Question

Triangle ABC has coordinates A(-3,4), B(3, 2), and C(1,-2). Find the perimeter of triangle ABC.

Answer 1

Answer:

Pythagorean Theorem!

Step-by-step explanation:

First, we have to find the lengths of each side.

To do that, we need to assign variables:

x-Length of side AB

y-Length of side BC

z-Length of side AC

(This is because if you don't assign variables, you automatically get the question wrong in Middle School)

So to find the lengths, we need "Pythagorean Theorem"(In reality it's called the distance formula, but it works on the same principle: $A^{2} +B^{2} =C^{2}$, where C is the hypotenuse, check the attached file, and A and B are the legs, and imagine that C is our side of the triangle)

So, the Distance Formula is this:

$d=\sqrt{(x_{1}-x_{2} )^{2} +(y_{1}-y_{2})^{2} }$

Where, D is our triangle side length, and x_1, x_2 are the X's of our coordinates(same goes for y):

So, let's solve!

$x=\sqrt{(3+3)^{2}+(2-4)^{2} } \\x=\sqrt{36+4} \\x=\sqrt{40}$

So, we found x! (Don't Confuse this variable x with our other X's, the coordinate values)
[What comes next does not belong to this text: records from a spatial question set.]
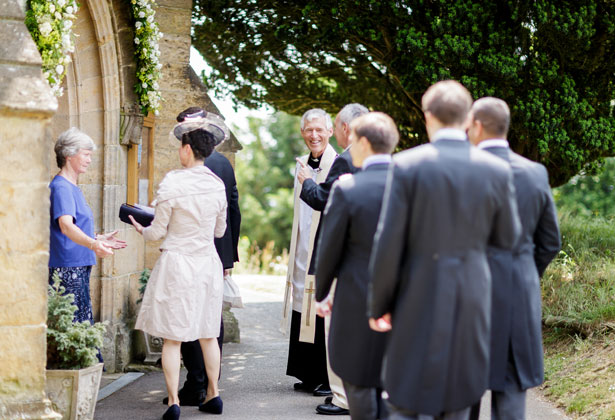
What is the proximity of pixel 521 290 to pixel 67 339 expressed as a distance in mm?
2802

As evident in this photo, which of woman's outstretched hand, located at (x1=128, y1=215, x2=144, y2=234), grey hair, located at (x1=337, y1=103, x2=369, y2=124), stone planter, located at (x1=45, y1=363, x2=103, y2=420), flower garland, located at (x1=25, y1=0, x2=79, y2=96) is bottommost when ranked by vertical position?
stone planter, located at (x1=45, y1=363, x2=103, y2=420)

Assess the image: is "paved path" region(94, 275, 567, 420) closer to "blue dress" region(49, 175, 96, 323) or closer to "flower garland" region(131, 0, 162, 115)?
"blue dress" region(49, 175, 96, 323)

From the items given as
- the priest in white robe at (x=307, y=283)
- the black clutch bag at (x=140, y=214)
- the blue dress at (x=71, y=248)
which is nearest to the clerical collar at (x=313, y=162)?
the priest in white robe at (x=307, y=283)

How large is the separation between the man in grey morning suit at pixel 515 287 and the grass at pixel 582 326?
1.75 metres

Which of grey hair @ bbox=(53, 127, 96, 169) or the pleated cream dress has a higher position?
grey hair @ bbox=(53, 127, 96, 169)

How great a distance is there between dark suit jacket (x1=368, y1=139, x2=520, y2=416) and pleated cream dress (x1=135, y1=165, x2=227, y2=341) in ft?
6.91

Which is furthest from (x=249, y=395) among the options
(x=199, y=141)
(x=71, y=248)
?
(x=199, y=141)

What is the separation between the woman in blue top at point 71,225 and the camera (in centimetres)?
549

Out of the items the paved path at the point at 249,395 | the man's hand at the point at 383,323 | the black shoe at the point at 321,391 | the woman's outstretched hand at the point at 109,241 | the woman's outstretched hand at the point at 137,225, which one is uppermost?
the woman's outstretched hand at the point at 137,225

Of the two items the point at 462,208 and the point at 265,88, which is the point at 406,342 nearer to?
the point at 462,208

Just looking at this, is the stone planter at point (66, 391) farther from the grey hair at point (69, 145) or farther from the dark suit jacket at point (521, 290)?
the dark suit jacket at point (521, 290)

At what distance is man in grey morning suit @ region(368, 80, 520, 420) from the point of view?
3.42m

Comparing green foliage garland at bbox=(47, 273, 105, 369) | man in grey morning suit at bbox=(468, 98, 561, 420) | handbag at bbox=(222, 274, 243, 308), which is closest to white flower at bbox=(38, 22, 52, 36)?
green foliage garland at bbox=(47, 273, 105, 369)

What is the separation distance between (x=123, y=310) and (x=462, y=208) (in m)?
5.05
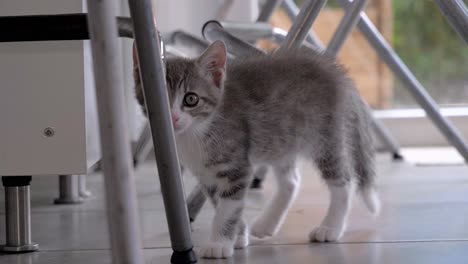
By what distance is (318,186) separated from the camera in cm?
266

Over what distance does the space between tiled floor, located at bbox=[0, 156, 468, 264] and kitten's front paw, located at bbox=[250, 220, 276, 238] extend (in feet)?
0.08

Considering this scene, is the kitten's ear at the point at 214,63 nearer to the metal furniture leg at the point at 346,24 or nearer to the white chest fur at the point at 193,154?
the white chest fur at the point at 193,154

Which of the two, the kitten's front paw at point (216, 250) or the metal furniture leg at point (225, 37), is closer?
Answer: the kitten's front paw at point (216, 250)

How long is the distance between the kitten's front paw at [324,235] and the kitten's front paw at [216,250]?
22 cm

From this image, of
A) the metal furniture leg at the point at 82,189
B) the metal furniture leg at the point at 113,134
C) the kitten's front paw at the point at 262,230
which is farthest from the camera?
the metal furniture leg at the point at 82,189

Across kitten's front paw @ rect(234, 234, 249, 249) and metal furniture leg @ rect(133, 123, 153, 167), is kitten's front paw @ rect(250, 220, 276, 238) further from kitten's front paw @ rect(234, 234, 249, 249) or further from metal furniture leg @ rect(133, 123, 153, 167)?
metal furniture leg @ rect(133, 123, 153, 167)

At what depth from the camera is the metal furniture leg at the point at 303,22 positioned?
189cm

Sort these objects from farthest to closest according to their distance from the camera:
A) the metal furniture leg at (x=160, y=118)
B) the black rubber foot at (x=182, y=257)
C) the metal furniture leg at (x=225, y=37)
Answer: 1. the metal furniture leg at (x=225, y=37)
2. the black rubber foot at (x=182, y=257)
3. the metal furniture leg at (x=160, y=118)

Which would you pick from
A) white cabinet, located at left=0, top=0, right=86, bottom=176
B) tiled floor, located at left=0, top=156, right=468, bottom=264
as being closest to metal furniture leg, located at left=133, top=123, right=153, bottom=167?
tiled floor, located at left=0, top=156, right=468, bottom=264

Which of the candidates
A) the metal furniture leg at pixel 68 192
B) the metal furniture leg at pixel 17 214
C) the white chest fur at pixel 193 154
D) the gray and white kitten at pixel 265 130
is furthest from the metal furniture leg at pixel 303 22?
the metal furniture leg at pixel 68 192

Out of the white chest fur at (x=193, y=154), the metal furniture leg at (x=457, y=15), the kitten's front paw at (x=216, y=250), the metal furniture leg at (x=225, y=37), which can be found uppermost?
the metal furniture leg at (x=225, y=37)

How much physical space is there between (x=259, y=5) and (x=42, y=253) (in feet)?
7.71

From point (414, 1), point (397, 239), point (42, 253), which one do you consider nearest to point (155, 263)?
point (42, 253)

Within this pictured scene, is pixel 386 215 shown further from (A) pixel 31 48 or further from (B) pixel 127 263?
(B) pixel 127 263
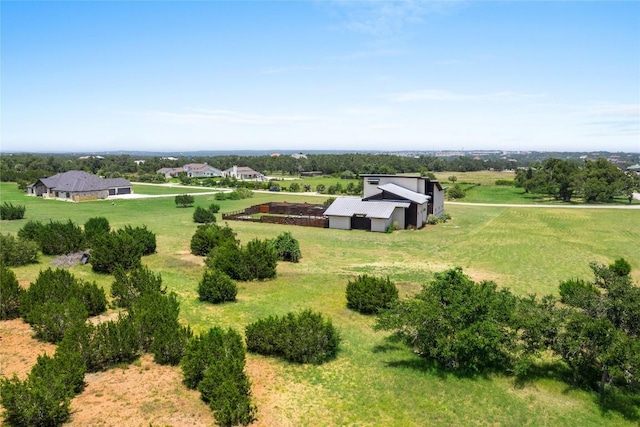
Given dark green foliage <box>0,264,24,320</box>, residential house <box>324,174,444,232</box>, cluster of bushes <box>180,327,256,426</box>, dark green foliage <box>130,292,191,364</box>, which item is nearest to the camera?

Solving for the other ones!

$y=\sqrt{(3-1)^{2}+(2+2)^{2}} \\y=\sqrt{4+16} \\y=\sqrt{20}$

$z=\sqrt{(1+3)^{2}+(-2-4)^{2}} \\z=\sqrt{16+36} \\z=\sqrt{52}$

So, then, we just have to add them!

$P=\sqrt{40}+\sqrt{20}+\sqrt{52} \\P=2\sqrt{10}+2\sqrt{5} +2\sqrt{13}$

It cannot be simplified any further, so we have to use a calculator!

$P=18.00...$

So, there is your Answer! The Perimeter is about 18 Units!

Hope this helps!

Stay Safe!

P.S. Pheww... Took me a long time to write that!